Sytuacja na włoskim rynku samochodowym stale się pogarsza. W marcu 2012 roku sprzedano o prawie 1/4 mniej nowych aut niż w analogicznym miesiącu w roku poprzednim. Tego typu sprzedaż występowała we Włoszech… 30 lat temu!
Trochę inna sytuacja miejsce ma na rynku wtórnym, który obecnie stanowi prawie 74% wszystkich operacji w zakresie kupna i sprzedaży samochodów. W samym tylko lutym 391 tysięcy aut zmieniło swoich właścicieli, ale to wciąż o 8% mniej niż w marcu ubiegłego roku.
Dużą wagę w aspekcie tychże danych przykłada się do złych wyników Fiata. Turyńska Firma sprzedała o 35 % mniej aut niż rok temu.
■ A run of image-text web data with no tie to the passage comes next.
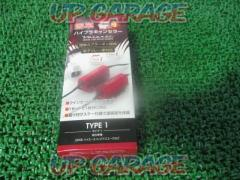 VALENTI Easy high flash canceller Type Ⅰ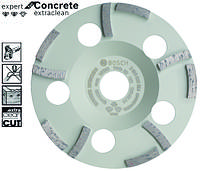 Чашка алмазная Bosch expert/Concrete Extraclean (L) 50 g/mm, 125 x 22,23 x 4,5 mm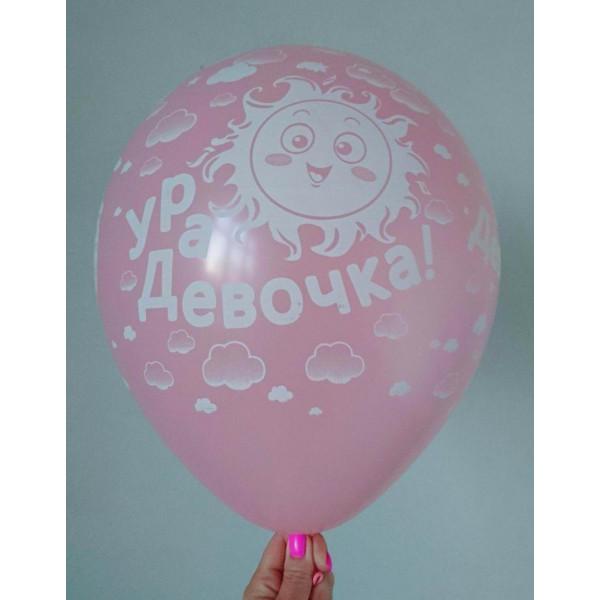 """Латексный шар """"Ура Девочка!"""" светло-розовый"""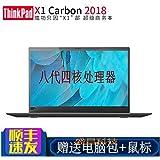 【下单送包鼠】ThinkPad X1 Carbon 2018(20KH000JCD)14英寸轻薄笔记本电脑(四核i7-8550U 8G 512GSSD 摄像头 蓝牙 指纹识别 背光键盘 FHD高清屏 Win10 1年保修 Aisying包)黑色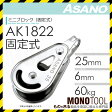 AK1822 ミニブロック 固定式(25mm×1車) ASANO ステンレス滑車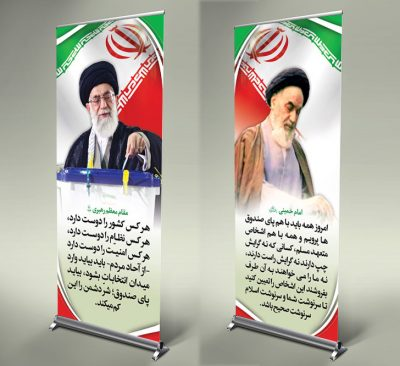 استند سخنان امام و رهبری در مورد انتخابات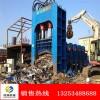 龙门液压剪断机价格 重型龙门剪切机生产效率高 环保安全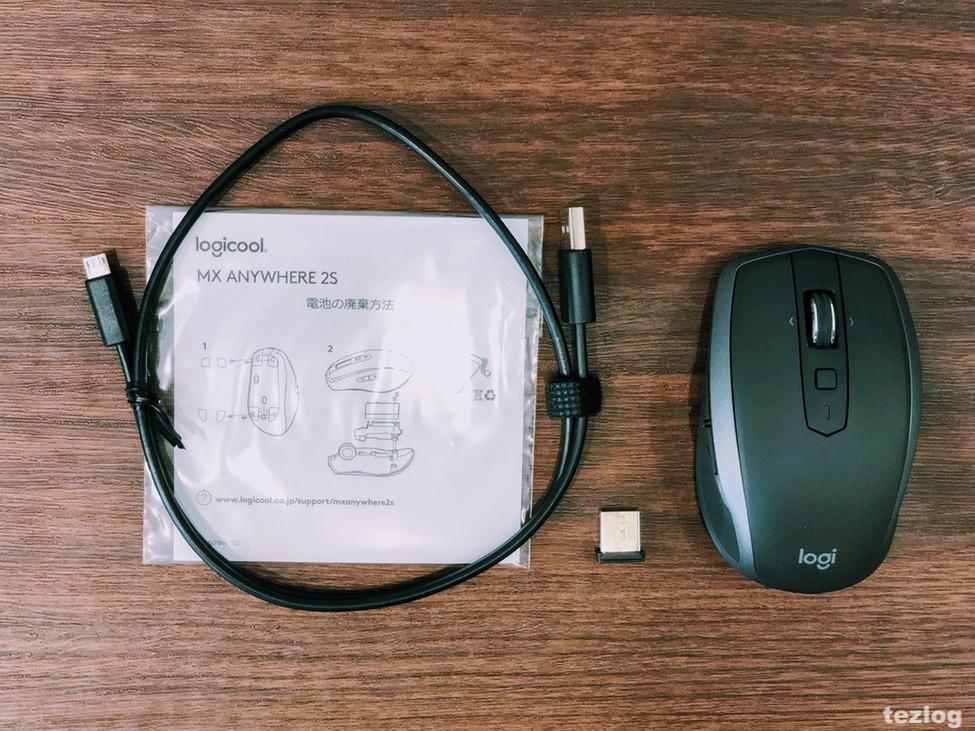 Logicool ワイヤレスモバイルマウス MX ANYWHERE 2Sのパッケージ Logicool ワイヤレスモバイルマウス MX ANYWHERE 2S 本体と付属品一式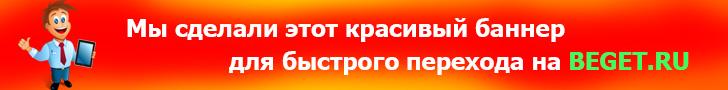 Баннер перехода на сайт Beget.ru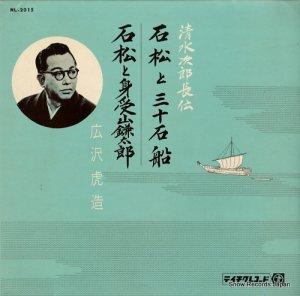 広沢虎造 - 清水次郎長伝 石松と三十石船 - NL-2015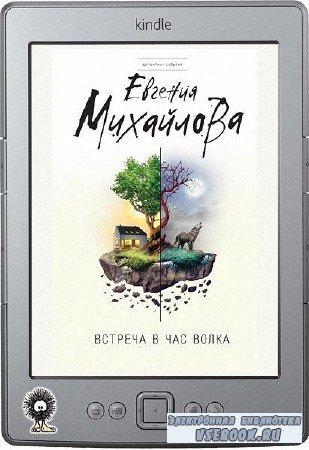 Михайлова Евгения - Встреча в час волка (сборник)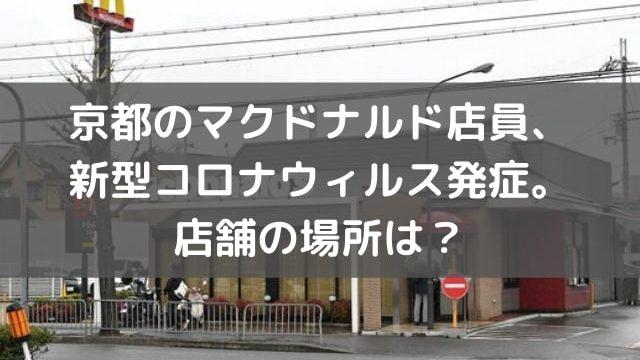コロナウィルス 京都 マクドナルド
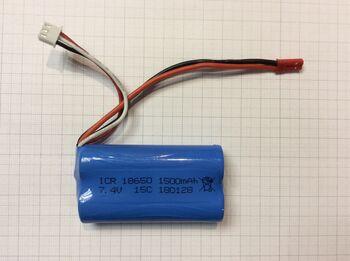 Аккумулятор 18650 Li-Ion 7.4v 1500mah ICR разъем JST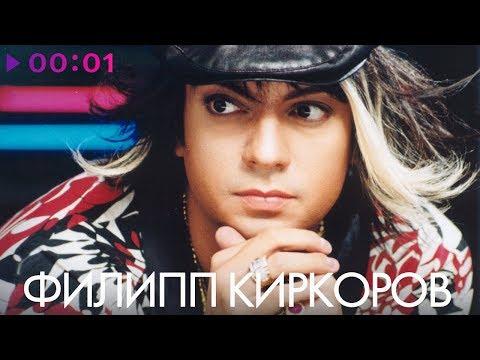 ФИЛИПП КИРКОРОВ - Лучшие ПЕСНИ 90х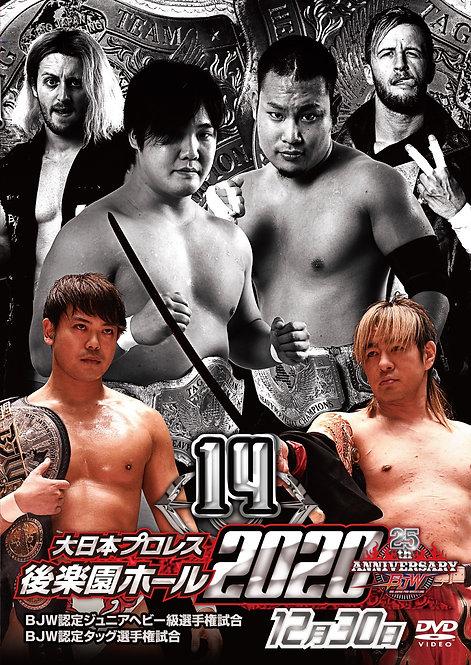 "Big Japan Wrestling Korakuen Hall DVD-R series ""14th in 2020 December 30""(0.2kg)"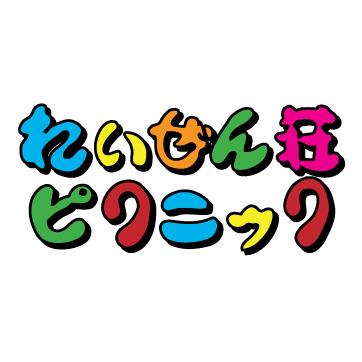 【終了】れいぜん荘ピクニック2014・秋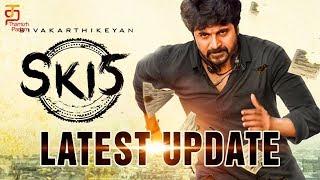 SK 15 Latest Update | Sivakarthikeyan | PS Mithran | Arjun | Yuvan | 24 AM Studios | KJR Studios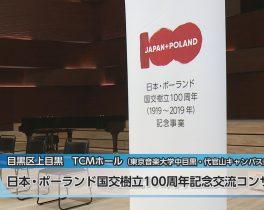 日本・ポーランド国交樹立100周年記念交流コンサートほか6/19放送内容(11ch)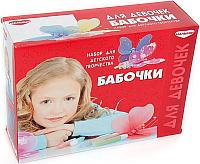 Набор для творчества Genio Kids Бабочки ТА1792 -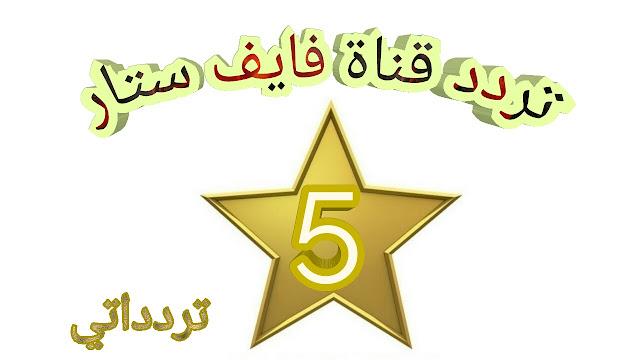 تردد قناة فايف ستار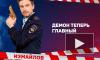 """""""Полицейский с Рублевки"""" 3 сезон 4 серия: Мухич станет мужем Кристины"""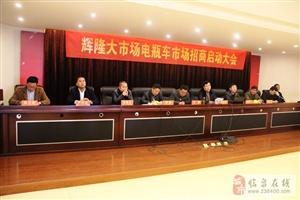 辉隆大市场电瓶车市场招商启动大会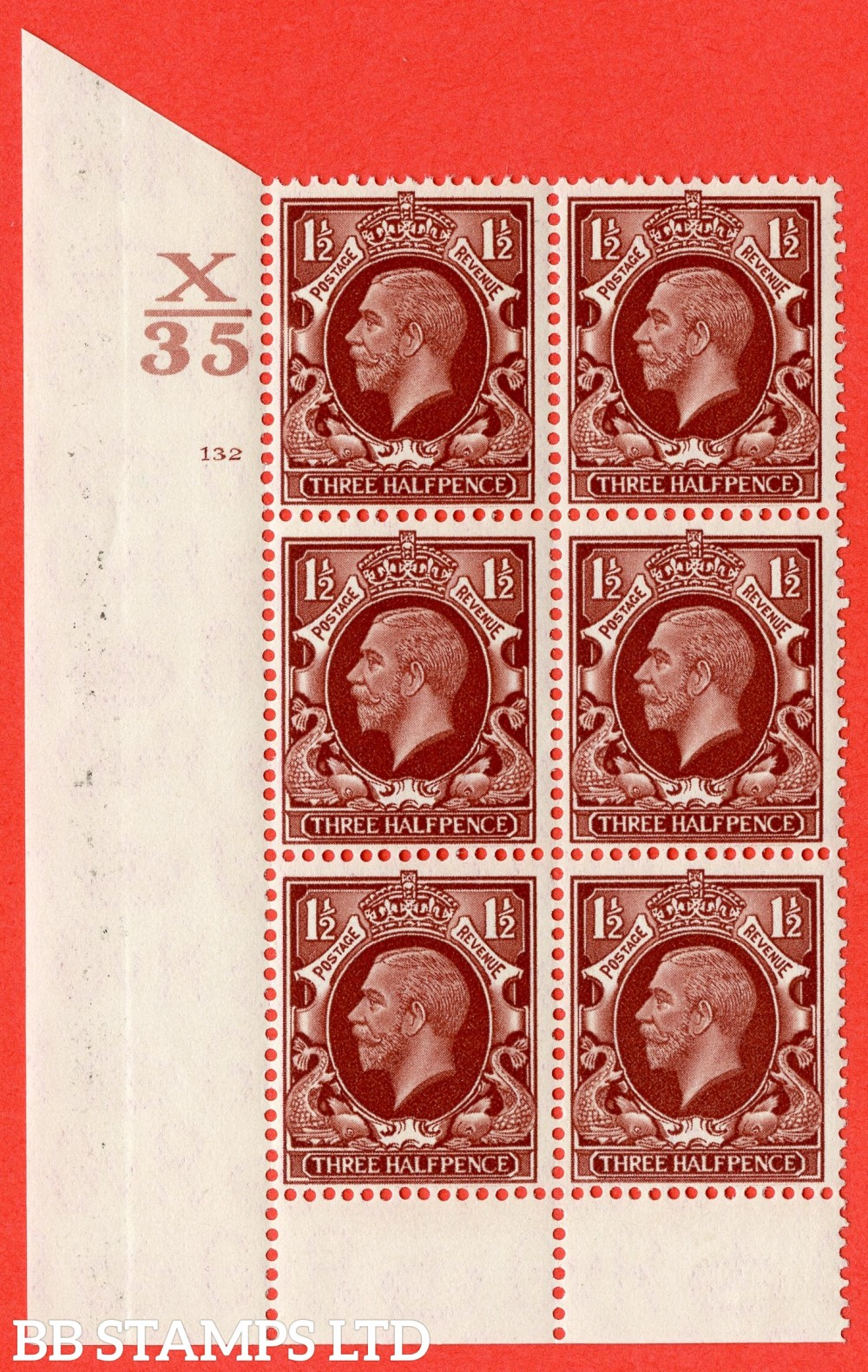 """SG. 441 variety N53. 1½d Red-Brown. A superb UNMOUNTED MINT """" Control X35 cylinder 132 no dot """" control block of 6 with perf type 6 (I/P)."""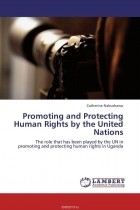 promoting and protecting minority rights Balancing minority rights and gender justice: the impact of protecting multiculturalism on women's rights in india by pratibha jain introduction.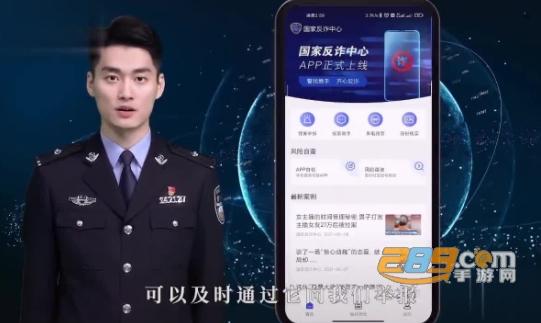 反诈中心app下载安装2021最新版
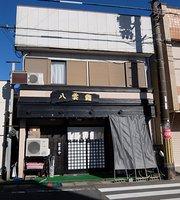 Yagumosushi, Katsuura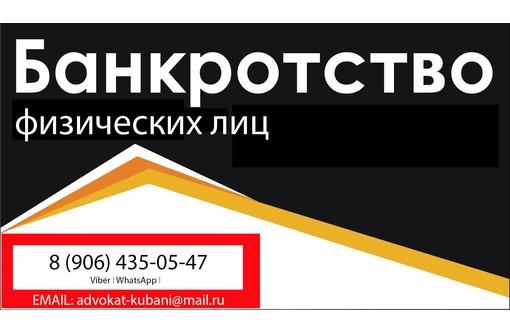 Банкротство физических лиц в Горячем Ключе, фото — «Реклама Горячего Ключа»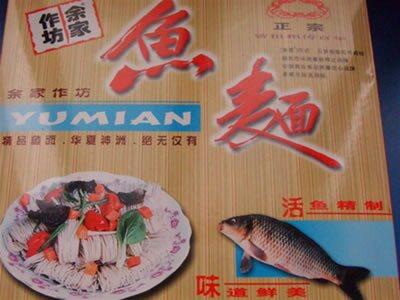 Yunmeng Fish Noodle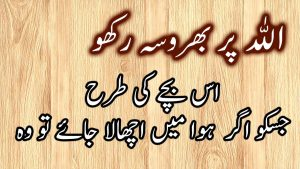 Best Collection of Islamic Quotes in Urdu Part 15 | Urdu Quotes That Will Make You Cry
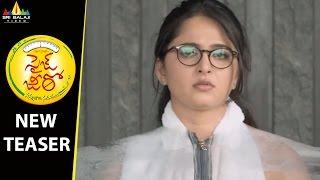 Size Zero Movie New Teaser   Anushka Shetty   Arya   Sri Balaji Video - SRIBALAJIMOVIES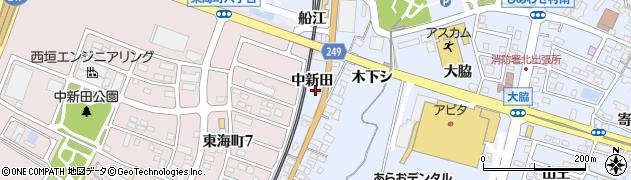 愛知県東海市荒尾町(中新田)周辺の地図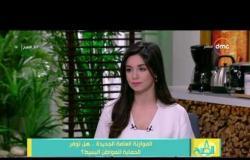 8 الصبح - الكاتب محمد يوسف العزيزي : برنامج الموازنة العامة الجديد لا يحل مشاكل المواطن المصري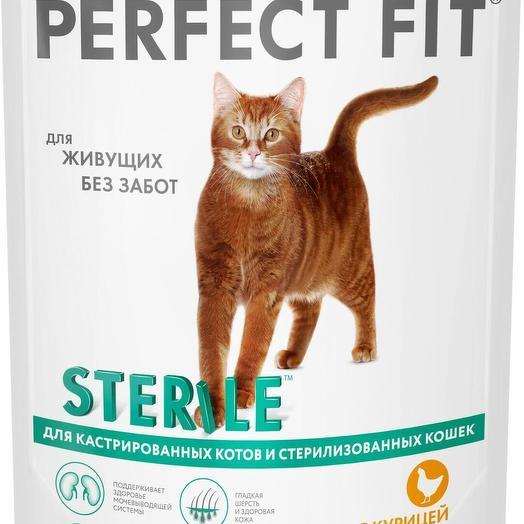 Perfect Fit для кастрированных котов и стерилизованных кошек 1,2 кг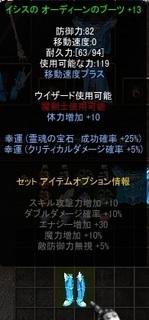 足+13.jpg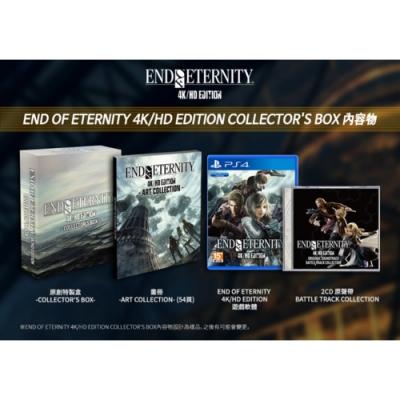 (預購) PS4 永恆的盡頭 4K/HD 版 - 亞中限定版
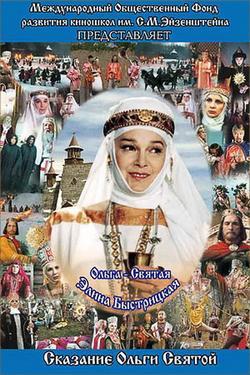 Сага древних булгар: Сказание Ольги Святой, 2004 - смотреть онлайн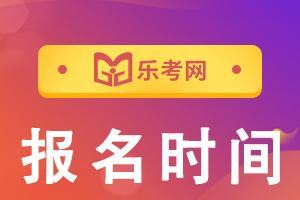 北京注册会计师2021年考试报名时间已公布
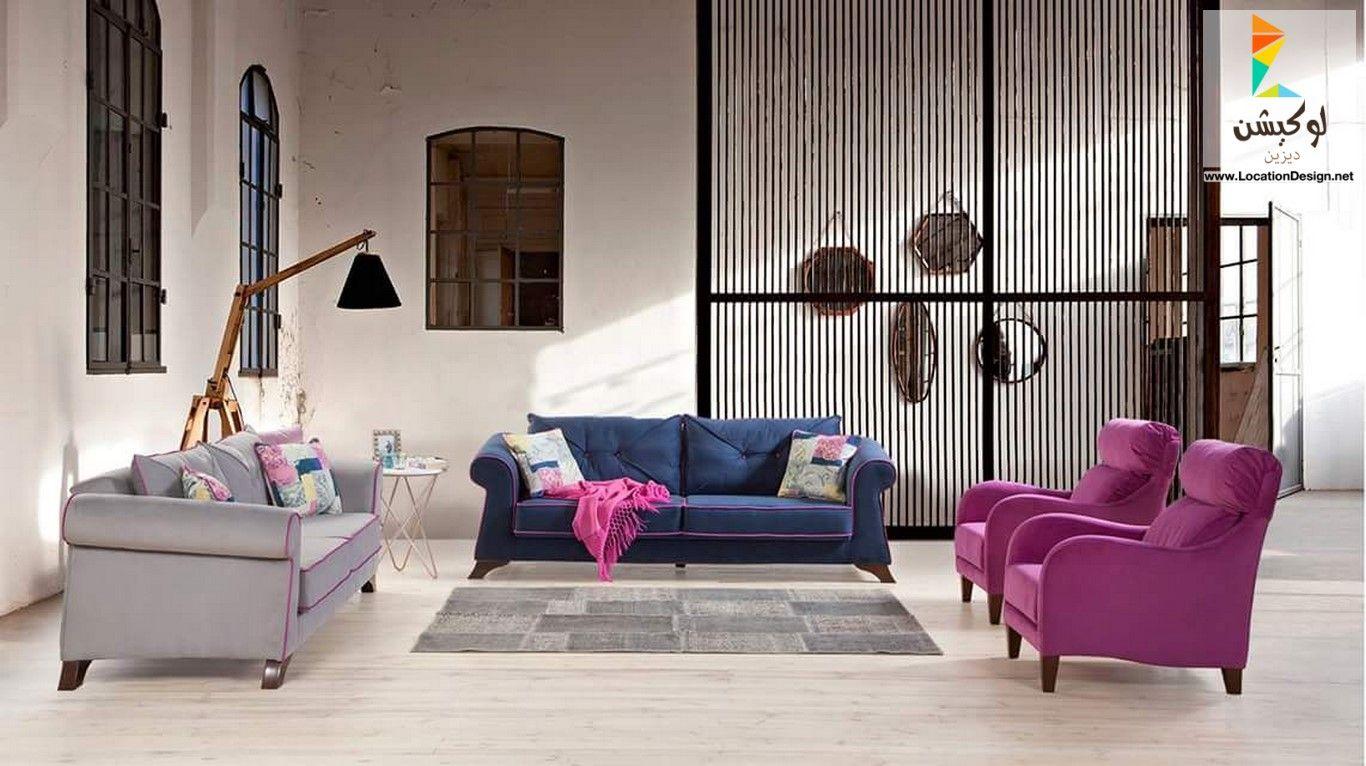 Best كتالوج صور انتريهات مودرن 2019 2020 Modern Living Room 400 x 300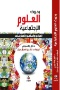 The Evaluation And Application Of Survey Research In The Arab World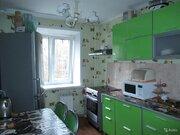 Продажа квартир ул. Левитана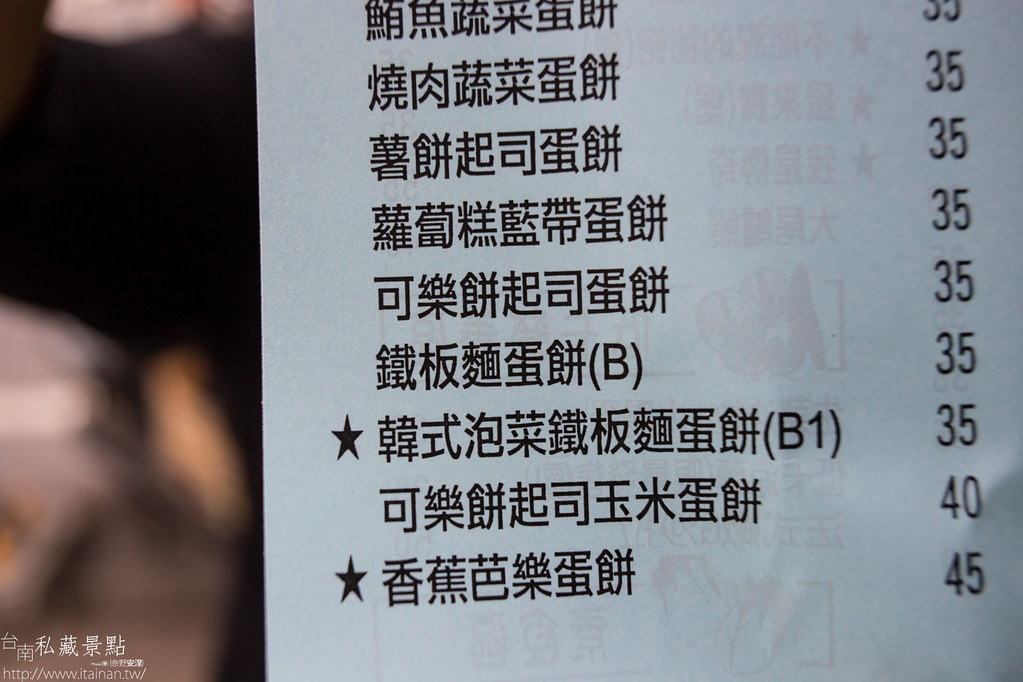 台南私藏景點-麻豆市場吃吃吃 (8)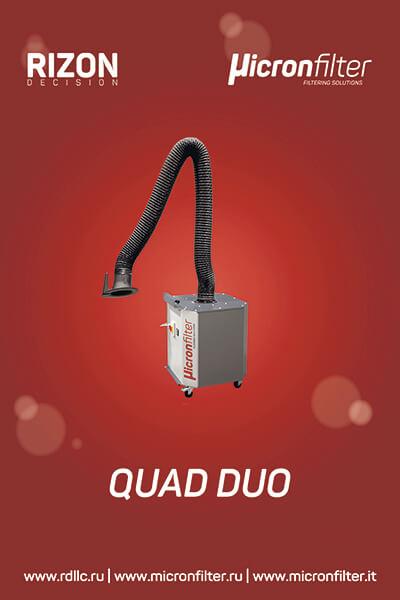 Мобильный фильтр для очистки воздуха от сварочного дыма Quad DUO: Описание | Принцип действия | Технические характеристики
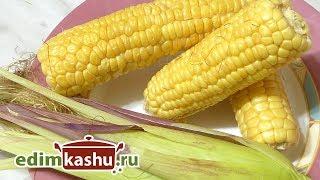 Как заморозить Кукурузу зернами в домашних условиях.  Очень простой способ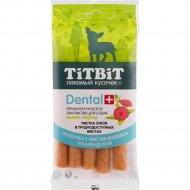 Трубочка для собак мини-пород «TiTBiT Дентал+» с мясом индейки, 20 г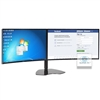 SUPER PC | Dual Monitor Array with Two Curved Syncmaster LED Displays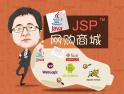 JSP+MVC+jQuery 在线商城系统 [实战视频]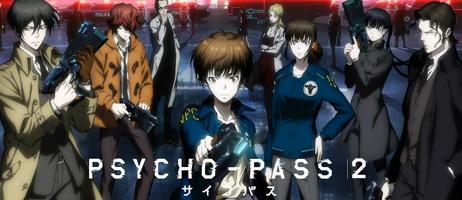 Psycho-Pass 2 en DVD et Blu-ray chez Kana Home Vidéo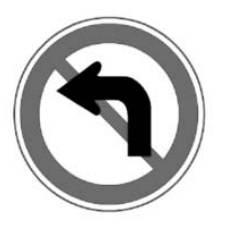 왼쪽으로 갈 수 없습니다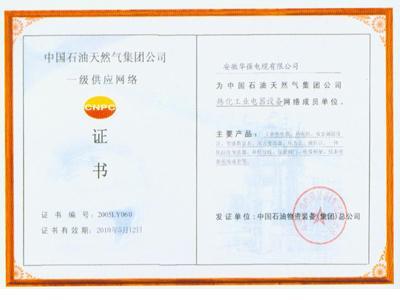 中国石油天然气集团企业一级供应网络证书1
Co przekłada się na taki stan rzeczy? Wielu specjalistów wskazuje na wielodniowe strajki transportowców, które sparaliżowały pracę krajowych fabryk koncernu z powodu braku części, a także salonów, bo nie dowożono do nich aut.
To, co ma jednak bardzo duży wpływ, to przede wszystkim ogólna recesja i galopujące ceny paliwa. Eksperci są zdania, że przez wysokie ceny benzyny i oleju napędowego ruch drogowy we Włoszech obniżył się niemal o 10 %.
I sytuację tę idealnie skomentował włoski dziennik „La Repubblica”, na łamach którego napisano, że dzisiaj kupuje samochód tylko ten, kto ma siłę go pchać.